4. Brush up on their photography game

It’s incredibly cute how the first question people ask you nowadays after learning you were involved in a car crash would most probably be: “did you take pictures?” Even cuter is the harsh criticism you get if, for some unnervingly unconceivable reason (such as being one wrong leg action away from death), you missed out on your duty as a photographer.

5. Cry, and then cry some more

Your tears are just too precious to be wasted on a broken left headlight, really. Consider a future career in theater (or Middle-East politics).

6. Spam social networks with a week’s worth of visual/lexical material

X added 5,123,274 photos to the album ‘car accident :$ [insert irrelevant emoji]’…
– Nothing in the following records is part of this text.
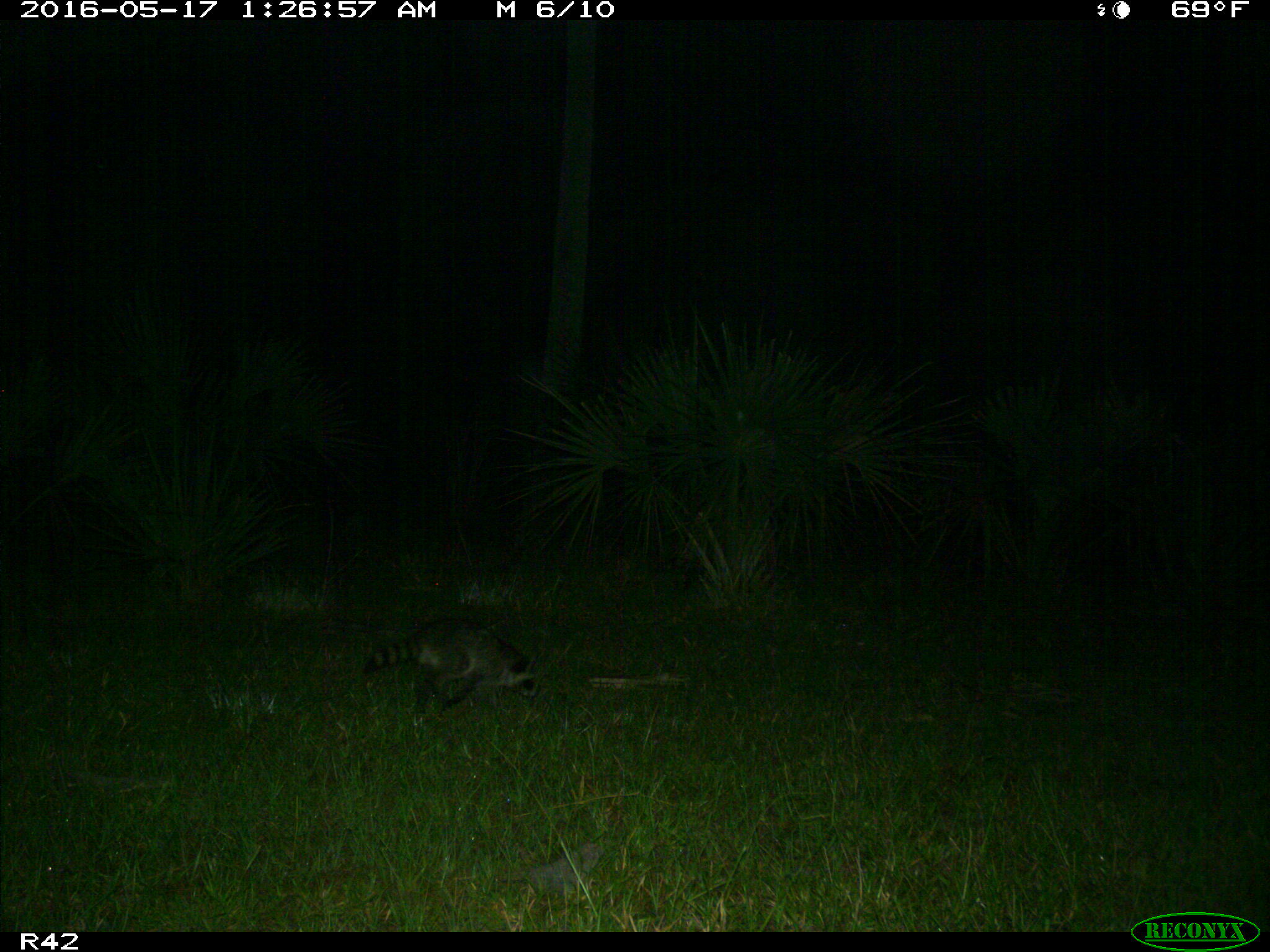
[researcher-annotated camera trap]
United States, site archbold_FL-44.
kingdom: Animalia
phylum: Chordata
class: Mammalia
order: Carnivora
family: Procyonidae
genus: Procyon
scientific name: Procyon lotor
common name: common raccoon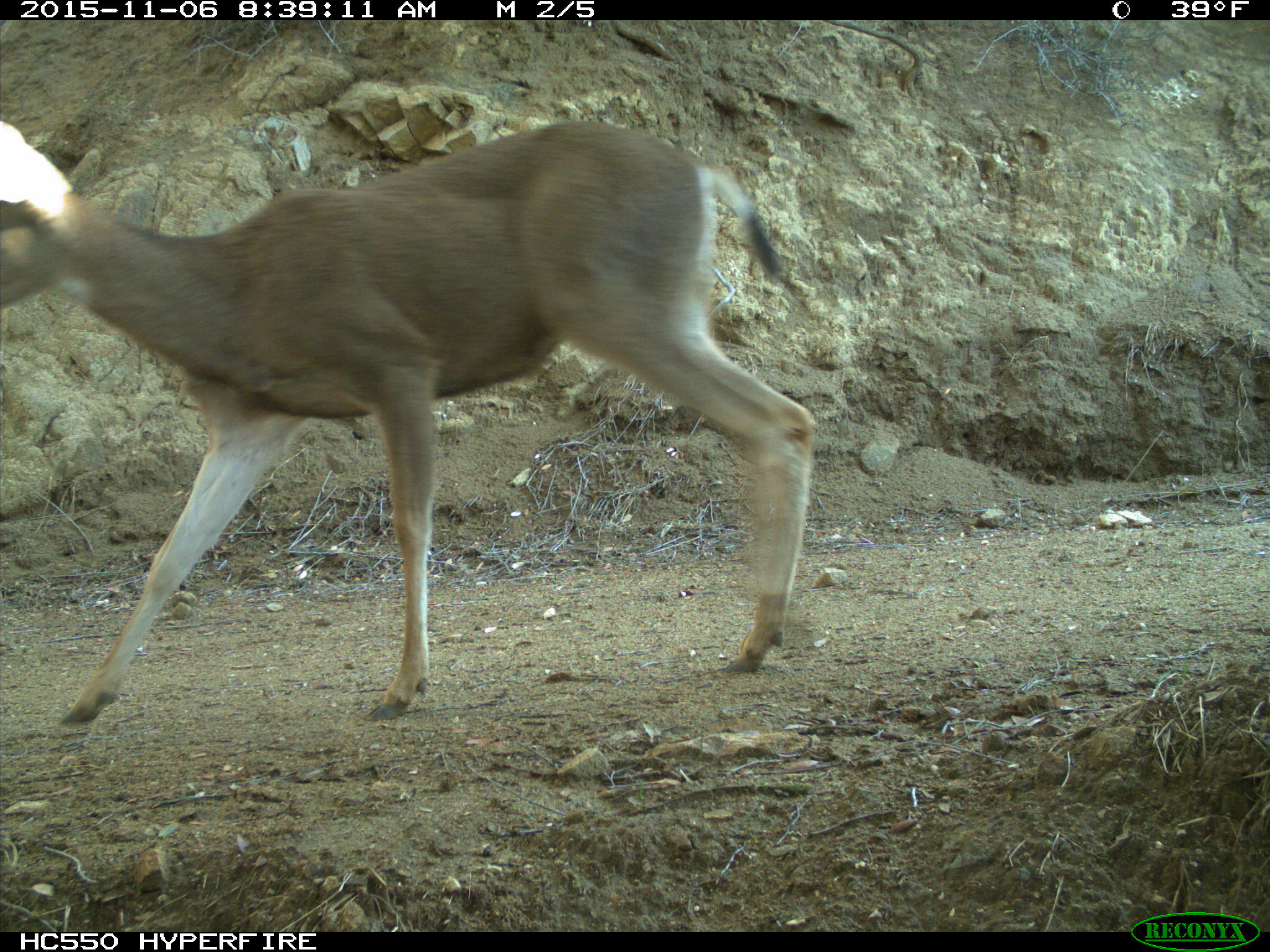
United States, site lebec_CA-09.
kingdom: Animalia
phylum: Chordata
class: Mammalia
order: Artiodactyla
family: Cervidae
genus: Odocoileus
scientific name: Odocoileus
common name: deer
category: unidentified deer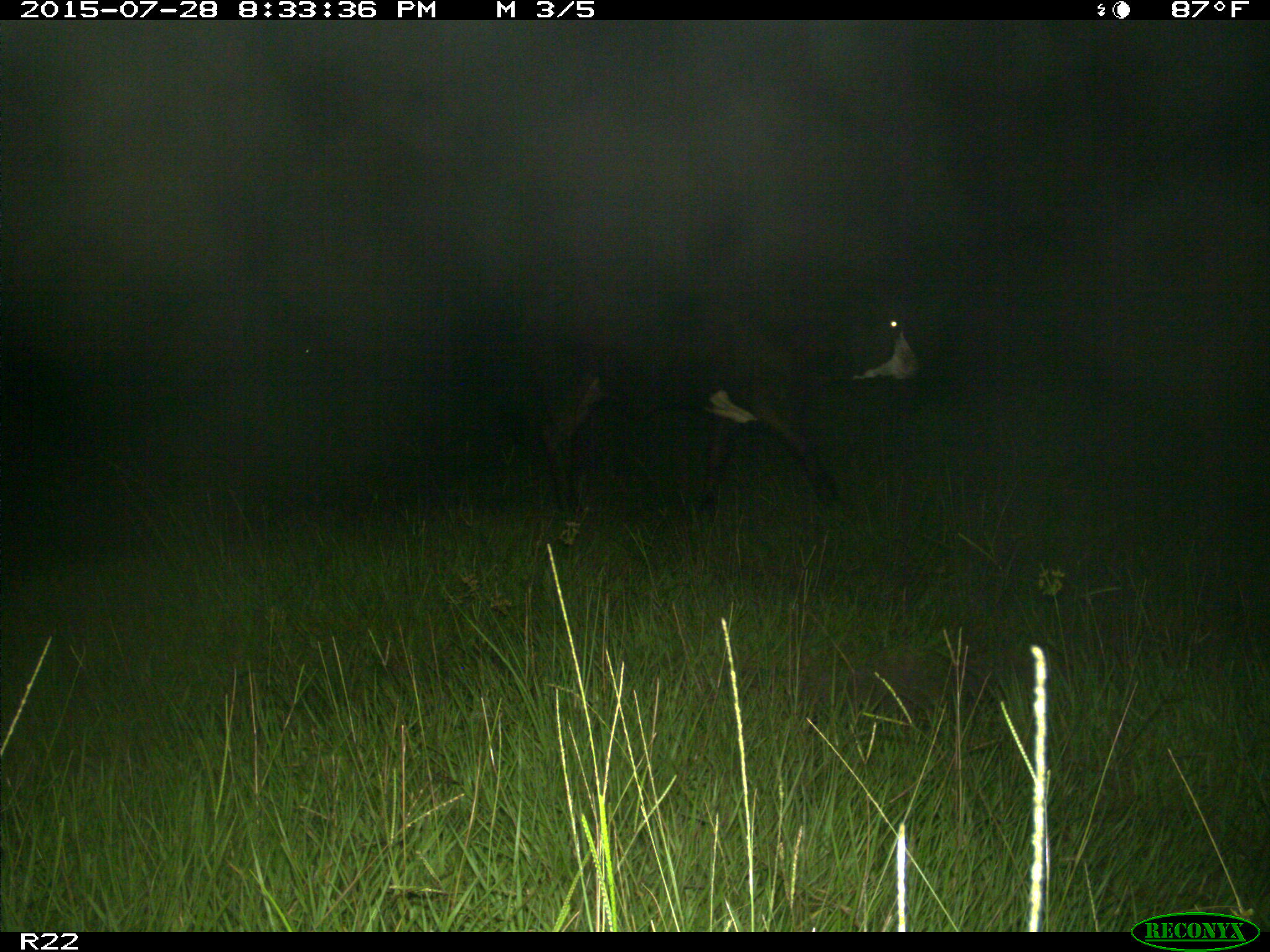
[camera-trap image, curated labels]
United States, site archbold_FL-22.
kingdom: Animalia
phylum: Chordata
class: Mammalia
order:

I added 5,123,274 emotions to the album ‘done with the human species [insert cookie emoji]’…

7. Make useless phone calls

“Hi, Mom. I almost turned into a mercilessly chattered mass of mutilated flesh scattered upon the crushed insides of a dead-cold metal engine but there’s nothing to worry about, you know…”

8. Attempt to philosophically dissect the accident

Please do not bother putting together a 30-minute speech on how you just had a ‘feeling’ something bad would happen this morning and wanted to take another road. I don’t believe you. No one believes you. You don’t believe yourself. Case dismissed.
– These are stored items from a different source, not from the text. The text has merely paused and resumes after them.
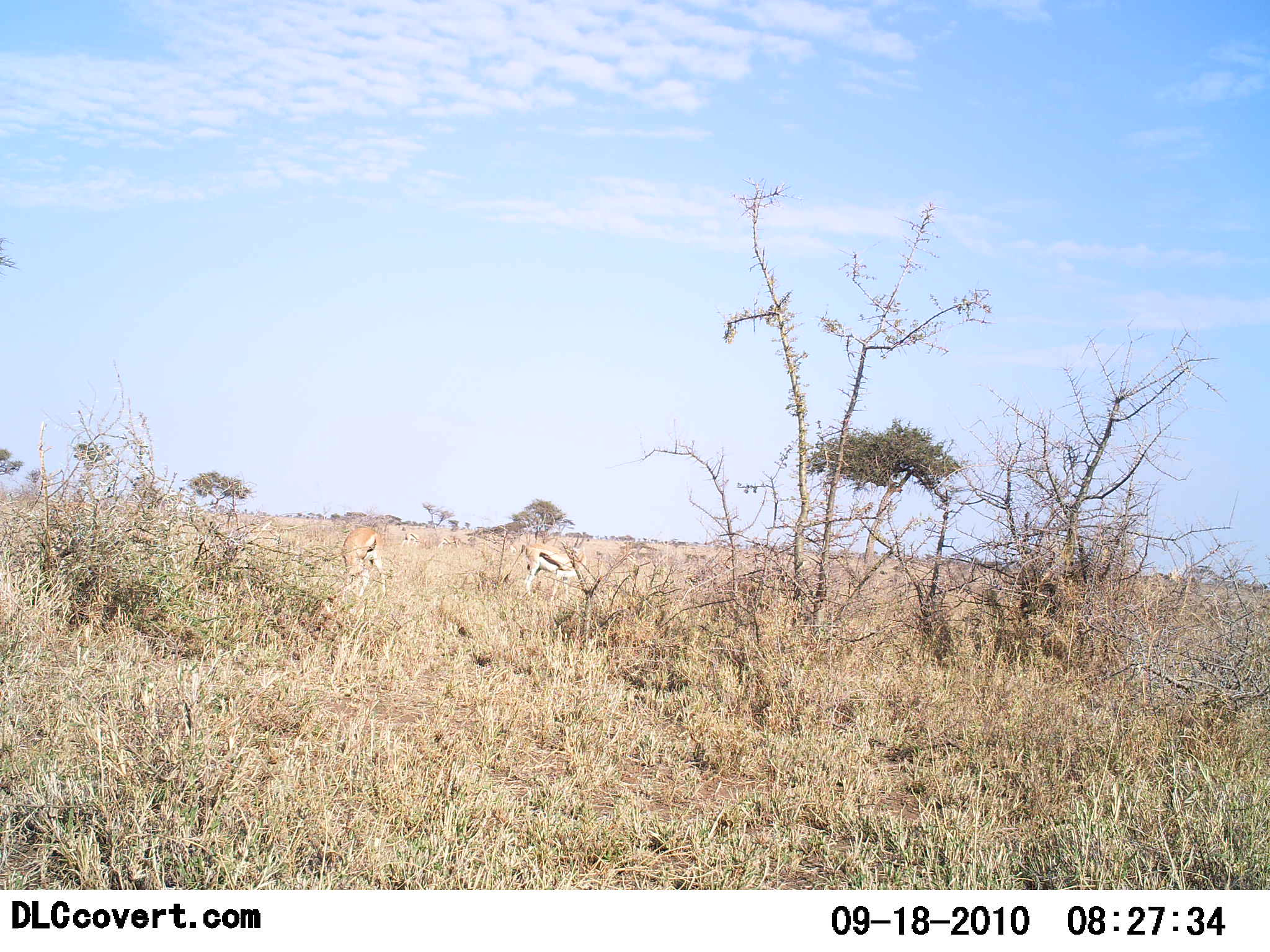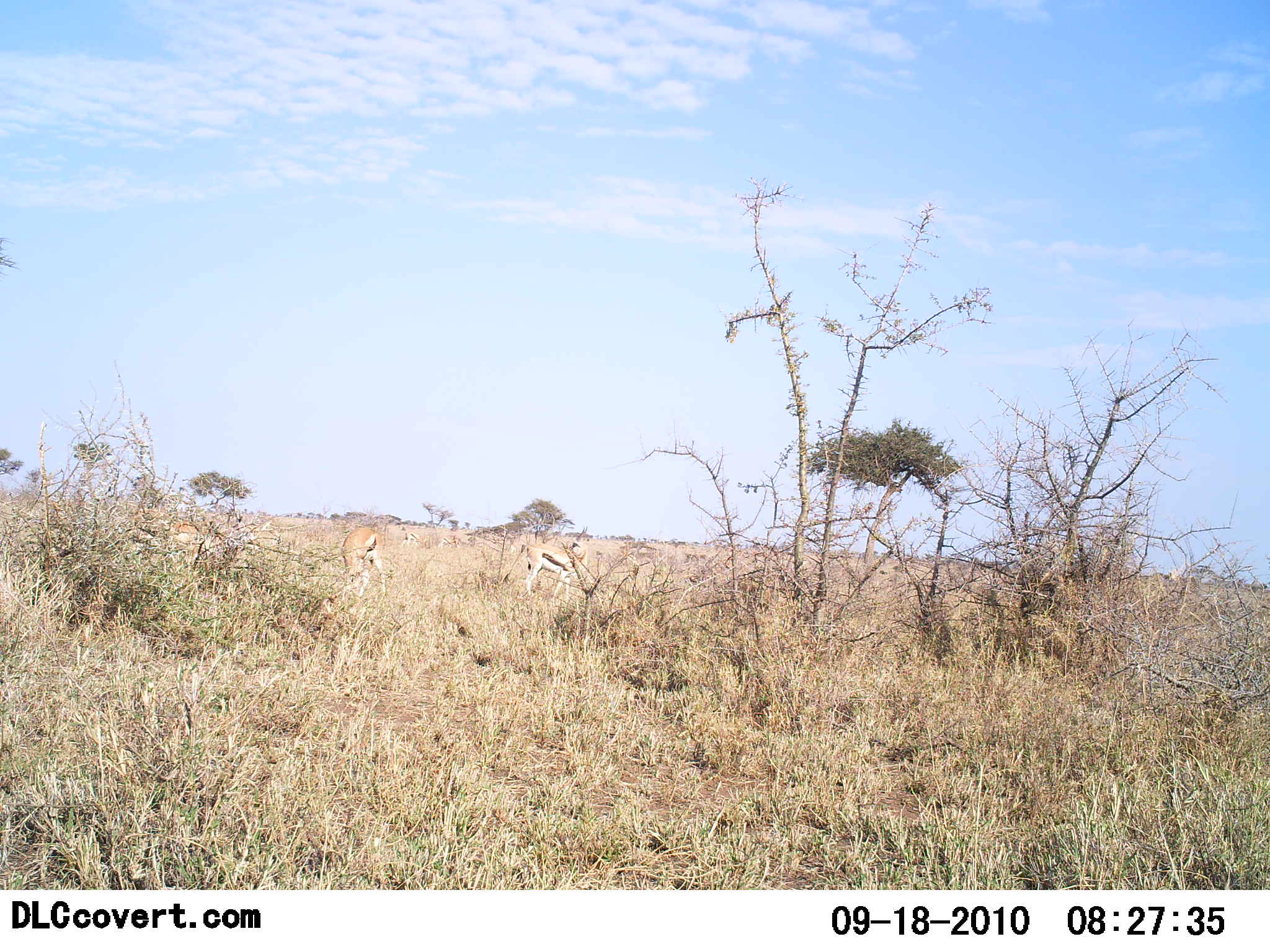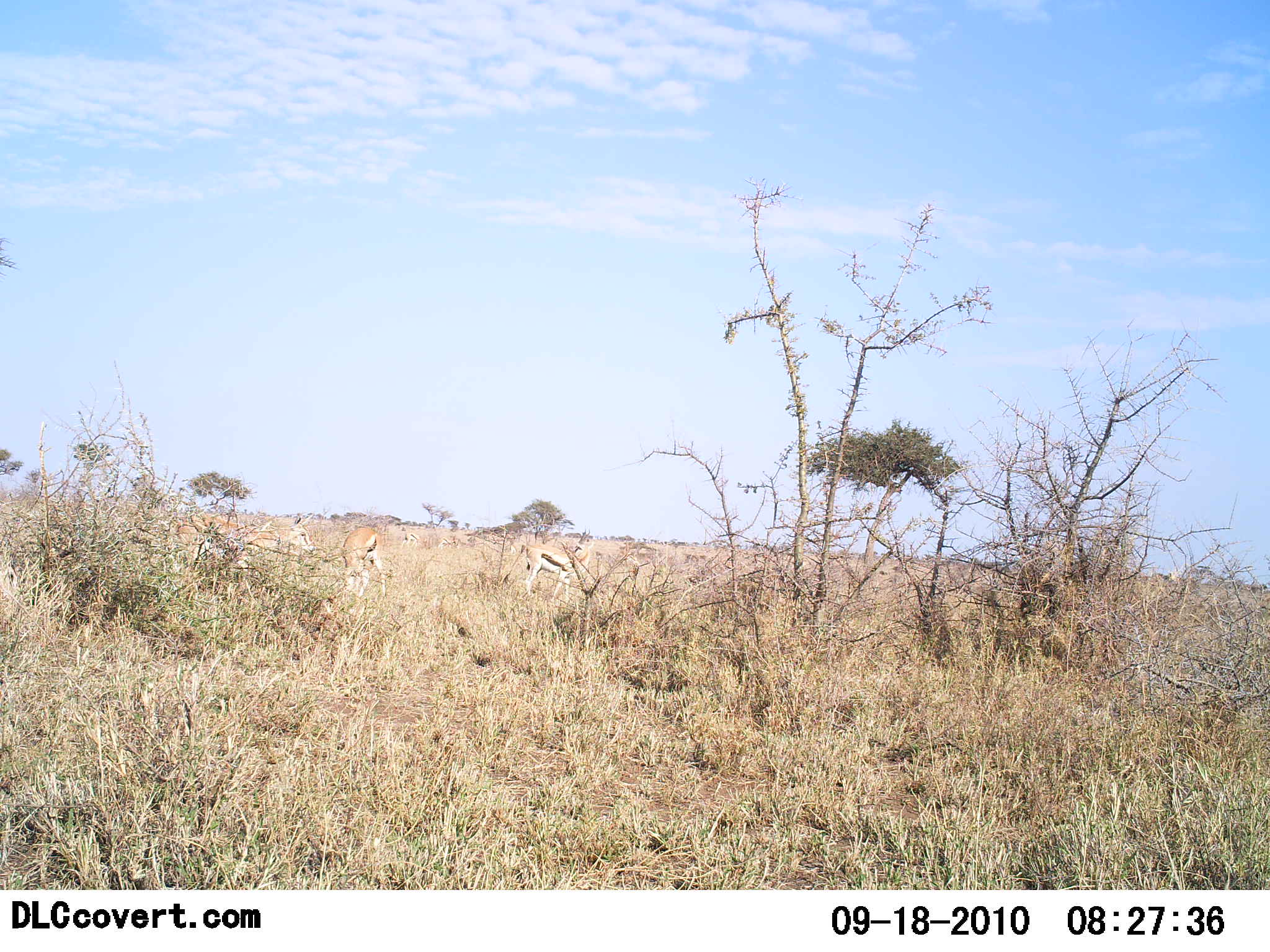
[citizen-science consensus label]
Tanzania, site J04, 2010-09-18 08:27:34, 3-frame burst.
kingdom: Animalia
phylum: Chordata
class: Mammalia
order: Artiodactyla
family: Bovidae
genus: Eudorcas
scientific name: Eudorcas thomsonii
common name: thomson's gazelle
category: gazellethomsons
Gazellethomsons (thomson's gazelle) (Eudorcas thomsonii), count 3. Behavior (volunteer vote fractions): standing 60%, resting 0%, moving 33%, interacting 0%. Young present (vote fraction): 0%. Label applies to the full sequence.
9. Turn it into a Superhero narrative

I am SUPER-car-crash-survivor-MAN. Duh.

10. Blame each other

Throwing insult-sprinkled accusations at each other is strictly not the way to go about this. You should’ve given up this kind of conduct in kindergarten for education’s sake.
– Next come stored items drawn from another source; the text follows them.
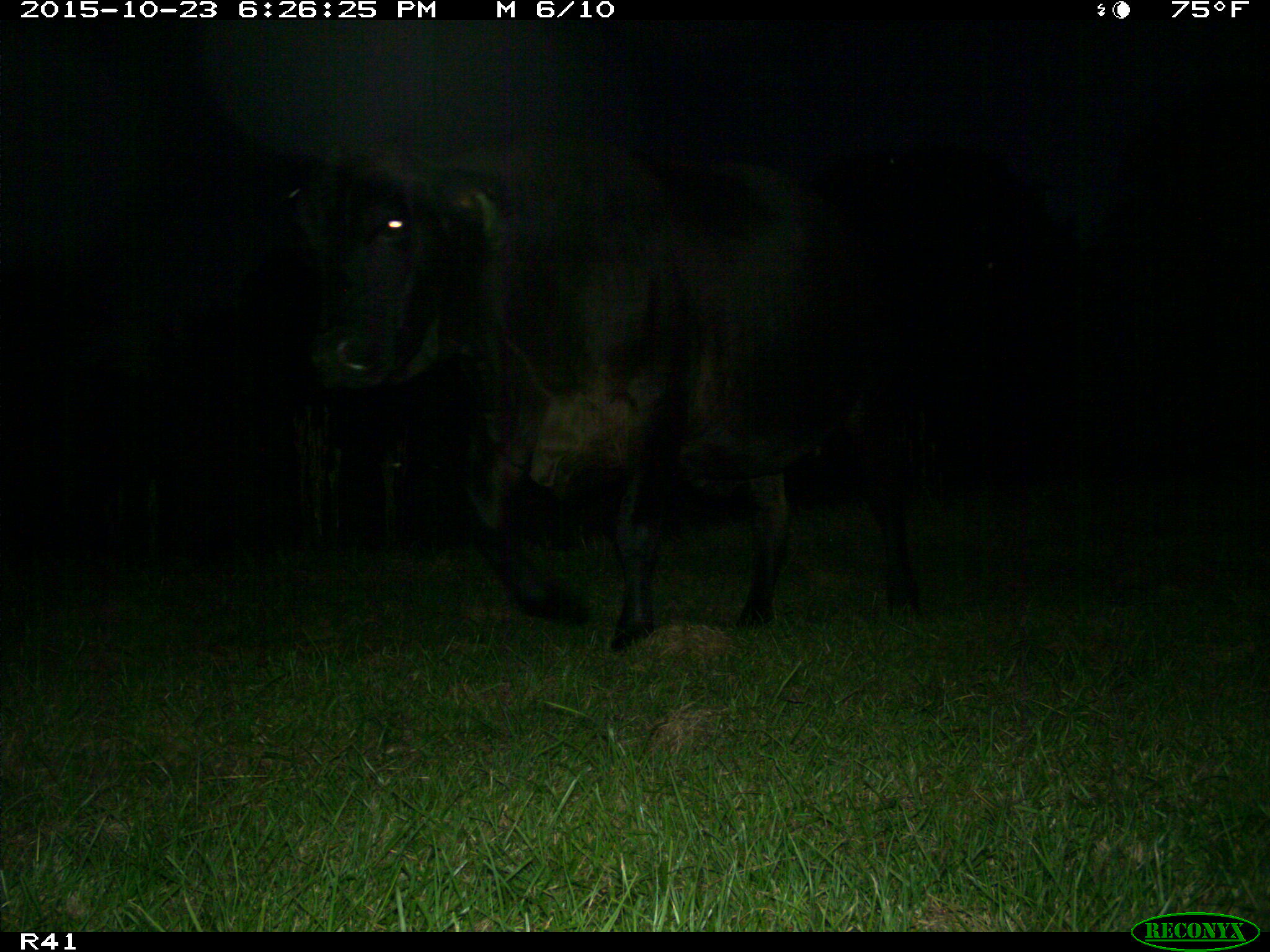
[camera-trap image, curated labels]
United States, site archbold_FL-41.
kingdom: Animalia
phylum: Chordata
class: Mammalia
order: Artiodactyla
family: Bovidae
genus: Bos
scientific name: Bos taurus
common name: domestic cow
Bos taurus (domestic cow).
11. Dread the accident spot for the next three decades

If it just so happened that you accidentally ran into the tree next to the second white building on the right after the third exit on the left of the building just across from your house, it doesn’t mean you’re bound to having an emotional breakdown every time you need to pass by the tree next to the second white building on the right after the third exit on the left of the building just across from your house because it’s just too much for one sentence to handle.

Finally, having talked about the odd behaviors that come along minor car crashes in Lebanon, our deepest sympathies go to the families and friends of car crash fatalities. Don’t forget to stay safe!